## [WHAT IS ASKED]
Repeat the records word for word, beginning at the line that contains "Of the iguana jaw at bbox(31, 13, 65, 50)" and continuing through the last line of the records. Include nothing else.

* start DATA RECORDS *

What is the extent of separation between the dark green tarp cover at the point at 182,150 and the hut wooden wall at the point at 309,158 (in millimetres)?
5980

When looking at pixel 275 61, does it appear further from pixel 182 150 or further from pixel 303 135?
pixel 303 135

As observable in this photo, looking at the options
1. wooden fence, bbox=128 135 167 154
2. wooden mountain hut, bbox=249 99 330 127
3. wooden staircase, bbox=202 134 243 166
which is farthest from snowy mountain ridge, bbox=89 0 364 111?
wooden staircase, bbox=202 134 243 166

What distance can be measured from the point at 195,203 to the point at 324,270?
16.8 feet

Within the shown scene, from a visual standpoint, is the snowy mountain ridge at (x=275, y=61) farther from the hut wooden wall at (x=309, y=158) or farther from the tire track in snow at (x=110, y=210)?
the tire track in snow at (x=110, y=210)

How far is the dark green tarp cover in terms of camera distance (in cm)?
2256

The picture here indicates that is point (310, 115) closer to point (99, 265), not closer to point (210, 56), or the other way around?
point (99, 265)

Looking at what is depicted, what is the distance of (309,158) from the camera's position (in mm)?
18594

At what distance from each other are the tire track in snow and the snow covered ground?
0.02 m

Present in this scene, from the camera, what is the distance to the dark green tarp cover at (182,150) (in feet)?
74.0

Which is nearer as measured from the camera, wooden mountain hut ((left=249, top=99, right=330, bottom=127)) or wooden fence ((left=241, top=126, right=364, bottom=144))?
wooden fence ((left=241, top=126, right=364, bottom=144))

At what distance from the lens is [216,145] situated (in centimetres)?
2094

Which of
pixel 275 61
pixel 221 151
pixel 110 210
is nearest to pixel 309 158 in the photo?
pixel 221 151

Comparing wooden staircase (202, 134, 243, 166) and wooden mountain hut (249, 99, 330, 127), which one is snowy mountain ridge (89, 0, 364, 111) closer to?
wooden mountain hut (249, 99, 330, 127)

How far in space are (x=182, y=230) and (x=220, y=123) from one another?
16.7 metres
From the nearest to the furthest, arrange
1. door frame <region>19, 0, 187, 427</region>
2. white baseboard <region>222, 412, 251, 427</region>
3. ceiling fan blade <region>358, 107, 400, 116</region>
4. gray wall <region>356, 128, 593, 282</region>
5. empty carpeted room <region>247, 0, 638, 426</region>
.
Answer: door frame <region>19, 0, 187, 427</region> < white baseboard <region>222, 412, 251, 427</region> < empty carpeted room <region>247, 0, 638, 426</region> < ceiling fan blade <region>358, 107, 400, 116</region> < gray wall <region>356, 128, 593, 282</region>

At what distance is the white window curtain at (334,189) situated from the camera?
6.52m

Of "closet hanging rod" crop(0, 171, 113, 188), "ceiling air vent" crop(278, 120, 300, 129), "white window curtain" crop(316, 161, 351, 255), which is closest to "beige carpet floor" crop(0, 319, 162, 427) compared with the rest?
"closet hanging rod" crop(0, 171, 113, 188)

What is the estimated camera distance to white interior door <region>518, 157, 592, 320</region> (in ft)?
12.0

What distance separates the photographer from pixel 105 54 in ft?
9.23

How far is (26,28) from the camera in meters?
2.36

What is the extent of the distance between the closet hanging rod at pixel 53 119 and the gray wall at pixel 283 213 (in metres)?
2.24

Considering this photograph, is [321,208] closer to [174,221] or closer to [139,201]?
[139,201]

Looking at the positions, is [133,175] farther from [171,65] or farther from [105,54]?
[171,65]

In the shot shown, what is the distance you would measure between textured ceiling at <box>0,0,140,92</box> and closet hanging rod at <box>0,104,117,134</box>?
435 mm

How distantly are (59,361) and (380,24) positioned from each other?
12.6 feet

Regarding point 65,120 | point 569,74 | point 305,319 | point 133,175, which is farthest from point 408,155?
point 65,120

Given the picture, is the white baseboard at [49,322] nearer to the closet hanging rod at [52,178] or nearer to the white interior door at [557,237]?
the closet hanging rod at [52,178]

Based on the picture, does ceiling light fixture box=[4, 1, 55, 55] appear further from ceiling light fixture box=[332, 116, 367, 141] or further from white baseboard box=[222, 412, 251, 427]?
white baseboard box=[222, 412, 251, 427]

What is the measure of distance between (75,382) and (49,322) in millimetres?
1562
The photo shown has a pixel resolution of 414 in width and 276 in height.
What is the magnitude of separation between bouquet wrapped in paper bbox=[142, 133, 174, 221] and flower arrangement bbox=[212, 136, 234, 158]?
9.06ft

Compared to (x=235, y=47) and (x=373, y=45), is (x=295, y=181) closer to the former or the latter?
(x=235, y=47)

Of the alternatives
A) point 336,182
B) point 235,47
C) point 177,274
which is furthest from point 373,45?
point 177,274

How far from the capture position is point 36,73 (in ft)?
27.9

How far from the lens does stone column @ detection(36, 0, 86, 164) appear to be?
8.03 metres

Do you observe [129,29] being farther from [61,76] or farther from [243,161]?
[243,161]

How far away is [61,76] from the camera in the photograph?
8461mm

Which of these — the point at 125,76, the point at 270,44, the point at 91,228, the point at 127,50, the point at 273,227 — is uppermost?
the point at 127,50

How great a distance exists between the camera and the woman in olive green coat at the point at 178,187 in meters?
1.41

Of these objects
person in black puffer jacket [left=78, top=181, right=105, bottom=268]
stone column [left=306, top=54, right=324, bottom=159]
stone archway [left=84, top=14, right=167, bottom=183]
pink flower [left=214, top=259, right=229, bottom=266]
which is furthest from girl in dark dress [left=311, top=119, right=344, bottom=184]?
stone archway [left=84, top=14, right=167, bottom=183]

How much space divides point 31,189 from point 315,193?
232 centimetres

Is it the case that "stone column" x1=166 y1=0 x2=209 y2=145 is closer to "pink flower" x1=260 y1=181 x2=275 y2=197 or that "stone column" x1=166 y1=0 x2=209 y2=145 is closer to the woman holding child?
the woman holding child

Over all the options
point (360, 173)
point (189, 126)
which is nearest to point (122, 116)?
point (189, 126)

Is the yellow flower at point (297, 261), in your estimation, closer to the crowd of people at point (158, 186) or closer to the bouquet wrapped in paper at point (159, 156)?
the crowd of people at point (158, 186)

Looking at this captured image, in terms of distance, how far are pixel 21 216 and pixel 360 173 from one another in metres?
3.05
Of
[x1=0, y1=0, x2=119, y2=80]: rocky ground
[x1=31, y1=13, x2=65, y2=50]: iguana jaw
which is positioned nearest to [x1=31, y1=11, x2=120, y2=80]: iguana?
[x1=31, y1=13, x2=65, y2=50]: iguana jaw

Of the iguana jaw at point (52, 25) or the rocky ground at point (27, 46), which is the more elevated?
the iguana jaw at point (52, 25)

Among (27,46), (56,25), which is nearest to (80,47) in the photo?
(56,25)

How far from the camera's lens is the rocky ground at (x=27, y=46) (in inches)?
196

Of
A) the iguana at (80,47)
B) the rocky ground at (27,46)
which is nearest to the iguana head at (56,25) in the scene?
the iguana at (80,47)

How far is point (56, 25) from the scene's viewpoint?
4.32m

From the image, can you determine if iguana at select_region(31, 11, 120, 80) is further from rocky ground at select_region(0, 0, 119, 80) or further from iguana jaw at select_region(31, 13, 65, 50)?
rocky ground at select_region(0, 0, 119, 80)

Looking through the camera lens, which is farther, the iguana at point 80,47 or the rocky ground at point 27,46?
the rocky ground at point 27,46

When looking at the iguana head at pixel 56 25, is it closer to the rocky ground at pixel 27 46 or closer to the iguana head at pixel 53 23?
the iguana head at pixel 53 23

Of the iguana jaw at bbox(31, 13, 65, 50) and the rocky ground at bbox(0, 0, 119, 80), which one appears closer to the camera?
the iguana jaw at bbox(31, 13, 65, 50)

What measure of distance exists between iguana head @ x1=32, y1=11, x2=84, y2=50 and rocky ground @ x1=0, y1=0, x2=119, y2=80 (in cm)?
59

* end DATA RECORDS *

## [FINAL ANSWER]
Of the iguana jaw at bbox(31, 13, 65, 50) and the rocky ground at bbox(0, 0, 119, 80), which one appears closer to the camera?
the iguana jaw at bbox(31, 13, 65, 50)

What measure of distance exists between iguana head @ x1=32, y1=11, x2=84, y2=50 and rocky ground @ x1=0, y1=0, x2=119, y2=80 (in cm)?
59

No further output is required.